|Title||Unpublished paper, 'A statement of the working of compasses on board the honourable East India Company's iron steamer Pluto, from September 1841, on her passage from England to China, and during her service in those seas, until her arrival at Calcutta [Kolkata, India] in January 1843' by John Tudor|
|Description||Tudor states that the compasses of the Pluto were adjusted by Mr Sims, of the firm of Troughton and Sims, by order of Mr Pencoote of the East India House, under whose directions that ship was fitted out: and it is to the great pains taken by Mr Sims in placing the magnets employed for counteracting the local attraction that the author attributes the undeviating accuracy of those compasses during the whole time the Pluto was under his command in both hemispheres. He observes that, in the first place, much care is required in securing the magnets, and protecting them from water, after their proper position has been ascertained. In the case of the Pluto, two magnets were placed under the deck in the author’s cabin; one of them eighteen inches below the deck. The next point to be attended to is that the cards, or needles, should be all of the same size, and exactly corresponding with that of the compass used at the placing of the magnets for counteracting the local attraction. The bittacles should all be of the same make and height, and the compass-boxes of the same size; so that whenever a new compass or a fresh bittacle is wanted, the circle in which the needle moves may remain at the same angle from the magnet as at the first adjustment. On a strict attention to these precautions will depend the well-working of the compass in all iron vessels, and also in wooden vessels when-ever the quantity of iron they contain creates the necessity of measures being taken for counteracting local attraction. It has been alleged that the adjustments for local attraction made in northern latitudes are not correct when the ship is south of the equator; but the author states that, in the Pluto, he observed no difference that ship having made, while under his command, passages of many thousand miles, comprising 94 degrees of latitude, namely from 51 degrees North to 43 degrees South, and 153 degrees of longitude, namely from 30 degrees West to 123 degrees East, during the whole of which he never found any other correction for the compasses necessary excepting that required for the magnetic variation, the local attraction having been completely neutralized. |
Includes one diagram in the text showing the placement of the magnets. Marked on back as 'Archives 4 May 1848 S H C [Samuel Hunter Christie]'.
Subject: Magnetism / Marine engineering
Received 8 February 1848. Communicated by Samuel Hunter Christie.

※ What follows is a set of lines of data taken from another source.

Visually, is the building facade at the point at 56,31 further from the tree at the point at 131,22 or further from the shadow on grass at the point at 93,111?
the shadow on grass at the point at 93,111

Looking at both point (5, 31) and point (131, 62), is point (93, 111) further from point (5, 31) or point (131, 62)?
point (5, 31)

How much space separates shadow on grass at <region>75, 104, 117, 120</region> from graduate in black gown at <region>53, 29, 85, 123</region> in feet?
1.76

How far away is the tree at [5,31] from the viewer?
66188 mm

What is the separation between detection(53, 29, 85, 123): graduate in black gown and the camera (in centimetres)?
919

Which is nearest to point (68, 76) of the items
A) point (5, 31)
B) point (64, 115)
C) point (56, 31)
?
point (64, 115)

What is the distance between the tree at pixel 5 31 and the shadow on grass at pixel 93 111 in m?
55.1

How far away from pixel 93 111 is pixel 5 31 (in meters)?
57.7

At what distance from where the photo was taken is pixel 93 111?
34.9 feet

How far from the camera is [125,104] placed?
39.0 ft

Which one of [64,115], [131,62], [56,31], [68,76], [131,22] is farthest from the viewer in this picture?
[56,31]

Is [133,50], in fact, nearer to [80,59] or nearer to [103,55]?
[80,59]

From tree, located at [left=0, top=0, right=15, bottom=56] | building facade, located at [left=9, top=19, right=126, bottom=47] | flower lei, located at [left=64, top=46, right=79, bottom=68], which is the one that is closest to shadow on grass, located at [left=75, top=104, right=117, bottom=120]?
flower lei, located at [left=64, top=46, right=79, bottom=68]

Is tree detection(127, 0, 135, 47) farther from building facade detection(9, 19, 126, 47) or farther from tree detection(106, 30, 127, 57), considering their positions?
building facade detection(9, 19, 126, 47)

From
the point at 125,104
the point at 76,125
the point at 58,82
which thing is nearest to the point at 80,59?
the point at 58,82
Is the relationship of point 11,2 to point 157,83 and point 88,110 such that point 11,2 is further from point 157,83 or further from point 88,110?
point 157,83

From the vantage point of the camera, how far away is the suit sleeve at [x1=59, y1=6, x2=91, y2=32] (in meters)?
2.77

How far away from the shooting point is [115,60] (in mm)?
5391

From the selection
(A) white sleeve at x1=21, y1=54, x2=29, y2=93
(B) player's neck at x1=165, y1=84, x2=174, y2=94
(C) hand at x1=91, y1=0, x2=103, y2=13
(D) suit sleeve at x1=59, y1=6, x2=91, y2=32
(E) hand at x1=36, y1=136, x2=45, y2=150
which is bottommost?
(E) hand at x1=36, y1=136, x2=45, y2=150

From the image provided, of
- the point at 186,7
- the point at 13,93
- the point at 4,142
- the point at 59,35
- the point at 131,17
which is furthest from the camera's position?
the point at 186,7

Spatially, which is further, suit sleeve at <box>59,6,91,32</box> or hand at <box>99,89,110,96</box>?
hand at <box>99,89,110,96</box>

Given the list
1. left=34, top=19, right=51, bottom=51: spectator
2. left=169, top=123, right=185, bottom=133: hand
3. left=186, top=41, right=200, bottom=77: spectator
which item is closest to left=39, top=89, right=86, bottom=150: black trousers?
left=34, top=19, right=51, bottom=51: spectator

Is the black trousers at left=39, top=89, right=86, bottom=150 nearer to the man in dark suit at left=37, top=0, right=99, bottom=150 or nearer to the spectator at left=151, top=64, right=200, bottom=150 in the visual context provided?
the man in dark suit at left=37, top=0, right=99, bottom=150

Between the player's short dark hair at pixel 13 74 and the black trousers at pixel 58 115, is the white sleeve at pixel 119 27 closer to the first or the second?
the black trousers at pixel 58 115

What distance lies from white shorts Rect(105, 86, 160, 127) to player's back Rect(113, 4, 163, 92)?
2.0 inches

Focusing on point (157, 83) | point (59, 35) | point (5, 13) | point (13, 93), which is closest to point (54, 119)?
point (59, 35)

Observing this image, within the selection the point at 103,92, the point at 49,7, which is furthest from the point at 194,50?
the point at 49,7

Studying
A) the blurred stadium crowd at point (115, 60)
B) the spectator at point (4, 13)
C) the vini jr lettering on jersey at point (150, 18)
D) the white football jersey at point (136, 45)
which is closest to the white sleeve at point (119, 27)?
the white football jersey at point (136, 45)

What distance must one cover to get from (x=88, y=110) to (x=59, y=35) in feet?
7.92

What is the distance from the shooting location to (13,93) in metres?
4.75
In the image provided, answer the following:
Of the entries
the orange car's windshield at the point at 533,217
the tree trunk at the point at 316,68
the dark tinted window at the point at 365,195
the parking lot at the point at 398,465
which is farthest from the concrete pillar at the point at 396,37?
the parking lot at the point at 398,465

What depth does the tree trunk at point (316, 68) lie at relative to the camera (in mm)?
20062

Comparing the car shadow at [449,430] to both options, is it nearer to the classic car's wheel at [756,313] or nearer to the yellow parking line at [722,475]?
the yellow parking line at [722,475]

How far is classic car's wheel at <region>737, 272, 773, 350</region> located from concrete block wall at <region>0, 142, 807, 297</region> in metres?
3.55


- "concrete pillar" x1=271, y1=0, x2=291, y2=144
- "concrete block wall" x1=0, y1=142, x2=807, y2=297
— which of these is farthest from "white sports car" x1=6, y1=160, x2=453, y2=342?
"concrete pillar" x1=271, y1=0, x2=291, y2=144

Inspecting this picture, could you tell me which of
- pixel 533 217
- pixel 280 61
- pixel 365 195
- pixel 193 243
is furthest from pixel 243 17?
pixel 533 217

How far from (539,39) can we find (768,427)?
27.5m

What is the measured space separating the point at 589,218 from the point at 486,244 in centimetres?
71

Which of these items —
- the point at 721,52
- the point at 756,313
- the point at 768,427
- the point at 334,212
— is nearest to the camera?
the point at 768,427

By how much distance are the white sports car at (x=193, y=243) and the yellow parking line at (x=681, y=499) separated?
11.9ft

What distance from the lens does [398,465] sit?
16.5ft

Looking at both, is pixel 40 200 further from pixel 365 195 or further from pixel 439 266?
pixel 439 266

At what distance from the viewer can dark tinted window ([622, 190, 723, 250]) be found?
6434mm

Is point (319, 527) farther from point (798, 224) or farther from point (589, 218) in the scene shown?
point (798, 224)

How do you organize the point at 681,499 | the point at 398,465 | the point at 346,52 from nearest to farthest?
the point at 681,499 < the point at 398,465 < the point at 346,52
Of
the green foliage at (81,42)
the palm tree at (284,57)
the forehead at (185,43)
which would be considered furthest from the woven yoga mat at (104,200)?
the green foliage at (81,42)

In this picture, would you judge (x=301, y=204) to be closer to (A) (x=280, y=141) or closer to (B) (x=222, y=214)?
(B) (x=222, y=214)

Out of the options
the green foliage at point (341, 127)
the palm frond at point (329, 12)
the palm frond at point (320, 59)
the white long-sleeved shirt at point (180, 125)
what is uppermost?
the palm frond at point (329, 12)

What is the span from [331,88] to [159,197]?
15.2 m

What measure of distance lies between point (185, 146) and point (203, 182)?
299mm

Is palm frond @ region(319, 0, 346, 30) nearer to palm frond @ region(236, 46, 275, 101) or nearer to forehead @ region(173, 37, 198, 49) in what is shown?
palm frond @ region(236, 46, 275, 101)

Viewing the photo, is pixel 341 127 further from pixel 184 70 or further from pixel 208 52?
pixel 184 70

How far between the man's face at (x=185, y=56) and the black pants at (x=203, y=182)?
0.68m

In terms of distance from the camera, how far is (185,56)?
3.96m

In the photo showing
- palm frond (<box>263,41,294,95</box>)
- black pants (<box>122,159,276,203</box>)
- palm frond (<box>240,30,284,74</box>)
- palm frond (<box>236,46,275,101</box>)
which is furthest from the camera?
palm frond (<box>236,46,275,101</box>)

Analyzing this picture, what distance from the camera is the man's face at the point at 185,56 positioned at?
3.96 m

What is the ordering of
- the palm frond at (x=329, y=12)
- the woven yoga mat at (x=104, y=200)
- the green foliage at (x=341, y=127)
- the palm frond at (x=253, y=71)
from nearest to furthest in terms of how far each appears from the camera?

Whilst the Royal Society declined to publish this paper in full, an abstract of the paper was published in volume 5 of Abstracts of the Papers Printed in the Philosophical Transactions of the Royal Society of London [later Proceedings of the Royal Society] as 'A statement of the working of the compasses on board the honorable East India company’s iron steamer Pluto, from September 1841, on her passage from England to China, and during her service in those seas, until her arrival at Calcutta in January 1843'.